_Text segment_:
# Forum Home Renovation Paving  How do i retain the outer pavers on a walk way?

## wozzzzza

i have an area of paving behind a retaining wall on my back yard next to my driveway.
i want to pave below the retaining wall now and not sure how to retain the edge pavers as in the pictures below, the string line is the top of the pavers which is 7cm above the surface of the ground. 
i have to build up the surface so that the level of the pavers is the correct height once finished which is the height of the driveway but the length of the pavers from one to the other is 25 metres and i have no idea how im gonna retain the edge one.
the pavers are going to be 2 deep and act as a walk way, then theres gonna be lawn on the outer side of the pavers.
i thought concrete to retain the edges but im gonna need a truck of cement to build it up enough. if i used dirt, how would it compact to form a solids wall that wouldnt move?
how do i retain the outer paver to stop it coming apart from each other?
do you get what i mean?  it is really frustrating me know knowing what to do.

----------


## Vernonv

I've only ever seen concrete or some type of hard edging (timber, steel, etc) used to retain the other edge. 
But what do the experts think ...

----------


## namtrak

Just some concrete barging along the edge of the pavers should be okay.  You wont need that much, a couple of bags of GP cement and a trailer load of sand/gravel should see you out of trouble.  After you've laid your pavers just run the barging along the edge about 10mm below the height of the paver. 
If you worried about the subsurface, then just cut into the packing material along the edge of the pavers.  The concrete will set just fine along there.  Should be a 'sausage' about 150mm round - sort of.

----------


## wozzzzza

wouldnt the concrete just crack and start being pushed away from the pavers when you walk on them and start looking crap?

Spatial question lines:

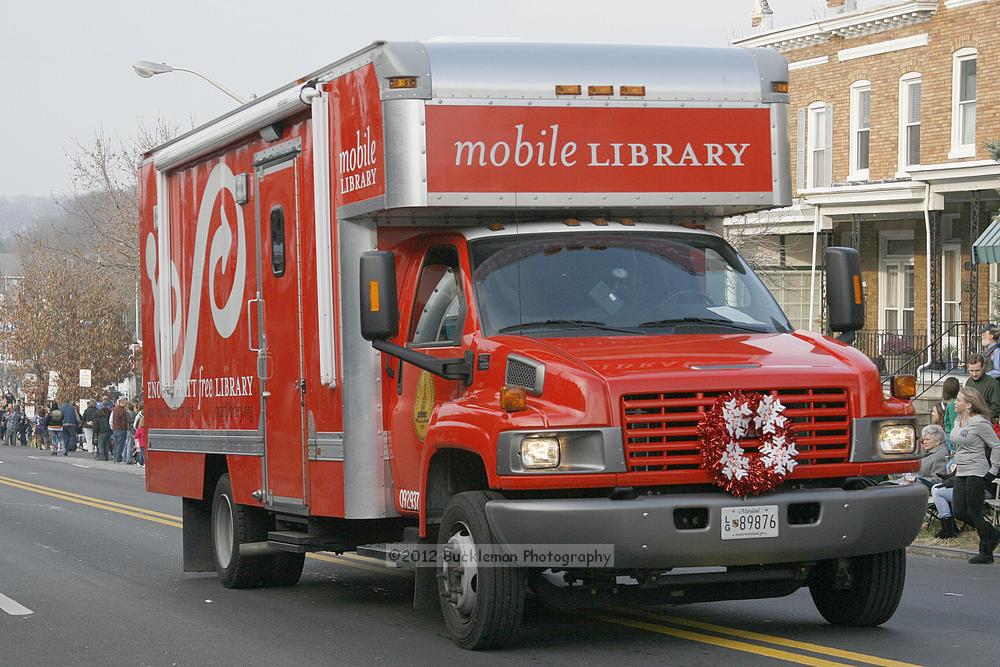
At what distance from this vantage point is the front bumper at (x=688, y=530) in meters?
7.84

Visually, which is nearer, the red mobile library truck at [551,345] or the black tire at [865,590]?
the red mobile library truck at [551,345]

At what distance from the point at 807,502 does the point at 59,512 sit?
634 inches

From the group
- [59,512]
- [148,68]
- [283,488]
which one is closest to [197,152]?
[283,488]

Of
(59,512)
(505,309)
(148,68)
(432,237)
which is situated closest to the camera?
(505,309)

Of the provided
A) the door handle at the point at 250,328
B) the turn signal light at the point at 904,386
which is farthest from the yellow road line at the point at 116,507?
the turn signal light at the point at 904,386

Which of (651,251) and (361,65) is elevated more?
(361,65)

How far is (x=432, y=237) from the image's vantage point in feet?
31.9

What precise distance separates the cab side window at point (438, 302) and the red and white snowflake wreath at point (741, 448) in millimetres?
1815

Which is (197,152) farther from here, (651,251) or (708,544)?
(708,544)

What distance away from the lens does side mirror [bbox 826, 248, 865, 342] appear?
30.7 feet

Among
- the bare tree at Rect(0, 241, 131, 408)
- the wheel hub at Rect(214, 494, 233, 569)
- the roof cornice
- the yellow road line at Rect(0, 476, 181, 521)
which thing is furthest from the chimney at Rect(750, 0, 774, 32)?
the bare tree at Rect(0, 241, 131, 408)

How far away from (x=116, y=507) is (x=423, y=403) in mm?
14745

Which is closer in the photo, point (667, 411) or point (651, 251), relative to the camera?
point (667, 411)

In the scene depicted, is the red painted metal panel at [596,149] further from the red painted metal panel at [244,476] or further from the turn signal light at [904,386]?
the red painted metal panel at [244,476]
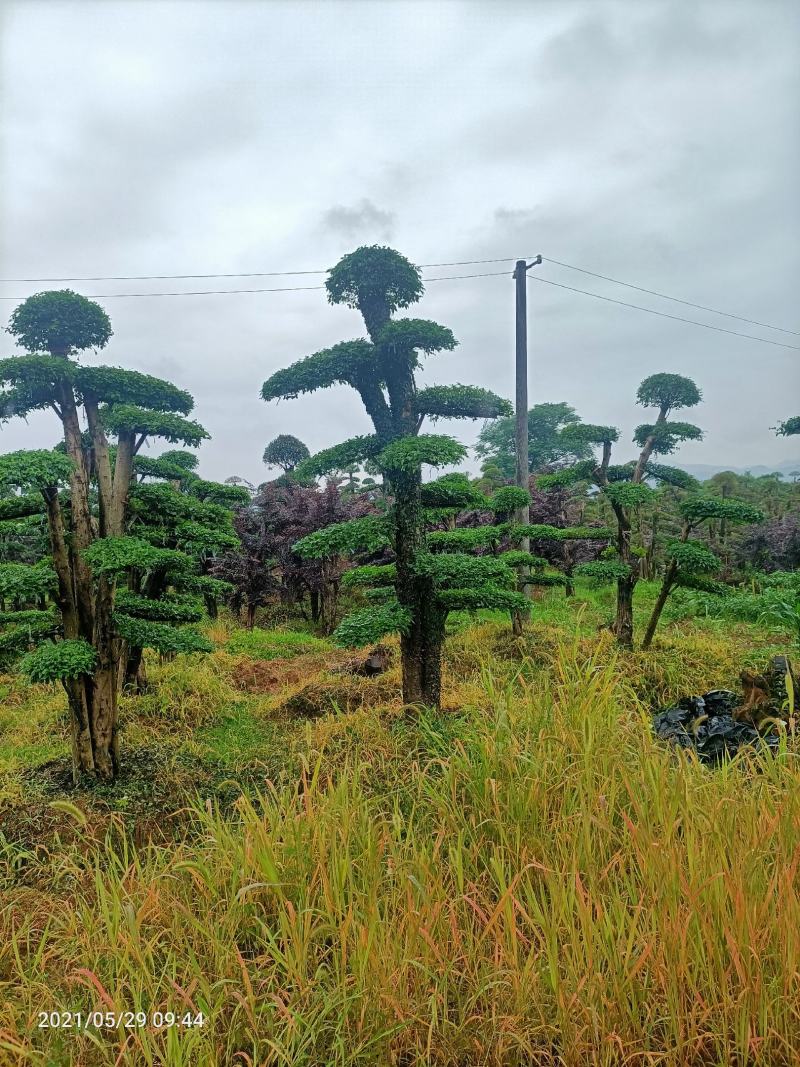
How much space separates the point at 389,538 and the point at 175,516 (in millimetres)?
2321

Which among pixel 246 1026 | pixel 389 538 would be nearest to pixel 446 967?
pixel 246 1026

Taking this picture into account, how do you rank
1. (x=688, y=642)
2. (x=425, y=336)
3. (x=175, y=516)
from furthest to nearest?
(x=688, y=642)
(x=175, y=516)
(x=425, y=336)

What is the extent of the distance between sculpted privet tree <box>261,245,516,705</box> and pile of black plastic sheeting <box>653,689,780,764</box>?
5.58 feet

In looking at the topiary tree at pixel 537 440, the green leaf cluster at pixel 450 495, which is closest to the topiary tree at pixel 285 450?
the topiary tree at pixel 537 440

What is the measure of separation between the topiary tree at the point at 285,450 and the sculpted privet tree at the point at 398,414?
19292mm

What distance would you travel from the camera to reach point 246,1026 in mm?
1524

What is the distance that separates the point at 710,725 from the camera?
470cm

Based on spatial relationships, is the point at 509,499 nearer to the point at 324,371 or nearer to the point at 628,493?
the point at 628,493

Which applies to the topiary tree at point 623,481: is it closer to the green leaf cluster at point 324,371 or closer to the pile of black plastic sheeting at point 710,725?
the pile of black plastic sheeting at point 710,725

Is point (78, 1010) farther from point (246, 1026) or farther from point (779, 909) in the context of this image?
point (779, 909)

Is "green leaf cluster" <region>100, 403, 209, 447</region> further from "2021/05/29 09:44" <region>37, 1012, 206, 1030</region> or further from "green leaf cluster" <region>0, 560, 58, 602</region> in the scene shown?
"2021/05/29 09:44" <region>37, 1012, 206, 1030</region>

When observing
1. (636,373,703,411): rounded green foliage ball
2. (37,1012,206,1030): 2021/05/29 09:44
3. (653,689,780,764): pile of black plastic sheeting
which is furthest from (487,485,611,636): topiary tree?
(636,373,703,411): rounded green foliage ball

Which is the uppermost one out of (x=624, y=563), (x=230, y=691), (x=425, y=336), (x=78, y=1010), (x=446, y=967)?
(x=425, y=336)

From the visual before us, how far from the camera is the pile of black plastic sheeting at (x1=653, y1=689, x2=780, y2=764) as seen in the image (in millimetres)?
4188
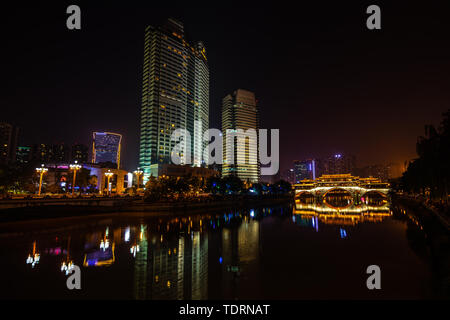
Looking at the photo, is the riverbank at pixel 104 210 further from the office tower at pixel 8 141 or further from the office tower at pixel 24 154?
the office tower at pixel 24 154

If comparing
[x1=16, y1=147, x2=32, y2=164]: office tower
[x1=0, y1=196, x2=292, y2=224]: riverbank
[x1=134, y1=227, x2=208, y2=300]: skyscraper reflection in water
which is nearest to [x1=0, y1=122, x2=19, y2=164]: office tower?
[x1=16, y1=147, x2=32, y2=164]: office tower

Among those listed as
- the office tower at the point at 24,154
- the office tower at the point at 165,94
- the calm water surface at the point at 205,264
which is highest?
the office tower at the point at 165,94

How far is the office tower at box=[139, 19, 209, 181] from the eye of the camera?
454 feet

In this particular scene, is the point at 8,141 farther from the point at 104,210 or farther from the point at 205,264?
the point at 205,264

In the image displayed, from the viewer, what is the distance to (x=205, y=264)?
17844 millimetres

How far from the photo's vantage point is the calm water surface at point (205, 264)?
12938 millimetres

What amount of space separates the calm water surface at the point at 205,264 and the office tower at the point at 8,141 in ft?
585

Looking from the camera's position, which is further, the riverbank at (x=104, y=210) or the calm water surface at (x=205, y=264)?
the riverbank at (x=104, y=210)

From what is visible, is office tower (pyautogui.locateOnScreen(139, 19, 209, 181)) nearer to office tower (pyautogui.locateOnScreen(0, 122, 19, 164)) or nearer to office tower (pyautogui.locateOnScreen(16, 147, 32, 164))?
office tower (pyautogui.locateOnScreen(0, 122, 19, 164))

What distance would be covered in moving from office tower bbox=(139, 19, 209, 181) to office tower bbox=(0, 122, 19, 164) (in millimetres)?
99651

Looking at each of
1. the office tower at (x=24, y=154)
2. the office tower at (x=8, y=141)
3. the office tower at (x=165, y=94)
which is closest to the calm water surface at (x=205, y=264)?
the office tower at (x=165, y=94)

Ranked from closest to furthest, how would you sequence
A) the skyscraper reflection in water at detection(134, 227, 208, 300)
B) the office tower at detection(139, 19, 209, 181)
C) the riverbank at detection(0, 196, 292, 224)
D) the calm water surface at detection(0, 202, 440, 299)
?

_Do this_: Carry on the forum thread about retaining the edge pavers on the walkway, starting after its last post.

_Reply to the exercise_:
----------


## namtrak

Is the lawn/garden coming up to the height of the pavers?  If so then the concrete will be fine, and will be covered by whatever is going there (lawn/garden). 
If the pavers are going to sit proud of the lawn/garden then maybe look at a small retaining wall.  Is there a particular reason you are setting them two pavers high?

----------


## wozzzzza

> Is the lawn/garden coming up to the height of the pavers? If so then the concrete will be fine, and will be covered by whatever is going there (lawn/garden). 
> If the pavers are going to sit proud of the lawn/garden then maybe look at a small retaining wall. Is there a particular reason you are setting them two pavers high?

  cause the land is on a slope and is sort of cup shaped like a river runing through the middle, and the mrs wants the damn pavers to be the same height as the driveway, dont ask me why, so in the end i guess the grass level will be built up to that height once the bob cat comes in and levels more crap out.
but if it was my choice, i wouldnt even be thinking about this paved walkway down there until i get a bob cat in to level the yard ready for lawn and other paving.  but i have a know it all mrs who thinks she knows best and is always on my case to get stuff done in the wrong order.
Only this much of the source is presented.